Guaranteed products which claim to offer equity returns with no downside risk (if held to maturity) have also proliferated. Recently, a severe blow to the credibility of these types of products was struck with the announcement by UBS that capital protection will not apply to loans it made to clients to invest in the failed Rubicon International Leaders Fund (Capital Protected Series 1).

This fund was protected with a ‘put option’ - a guarantee that some party will purchase your asset from you, if you want them to, at a pre-agreed price, even if the asset falls in value.

Apparently, because the fund was wound up, the put option is no longer able to operate.

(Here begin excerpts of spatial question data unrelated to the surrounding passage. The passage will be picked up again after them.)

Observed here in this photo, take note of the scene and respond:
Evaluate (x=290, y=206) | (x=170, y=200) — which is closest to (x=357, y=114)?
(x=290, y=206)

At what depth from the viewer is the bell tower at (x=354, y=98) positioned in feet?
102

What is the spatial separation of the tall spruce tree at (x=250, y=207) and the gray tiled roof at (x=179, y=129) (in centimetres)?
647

Investors who were under the impression that they would at least get their initial investment back at the product's planned maturity in 2015 have learned, to their dismay, that this guarantee does not apply if the fund was no longer in business.

Needless to say, such a revelation may only have been found in the fine print of the product's terms and conditions. Guaranteed products are usually marketed with large bold headlines stating that there is much to gain, with no risk of capital loss.

There are many types of guarantee, not all of which have this particular flaw.

For instance, a merchant bank has just released a product boasting access to blue chip shares with a capital guarantee. It achieves this by slicing 90% of your investment off into what amounts to a 5 year term deposit, the remaining 10% plonked into a raggedy old index fund. This strategy serves the bank well – it has cleverly found a way to charge up to a 1.5% fee for a cash investment.

If risk-free investments actually existed, paying higher than risk-free returns, the financial world doesn’t work. Think about it: it would be like living in a world where insurance companies happily insure buildings already on fire, and big business delights in paying a premium for what it can actually get for free.

There is no free lunch. Believing that risk and return can be separated is the financial equivalent of the tooth fairy.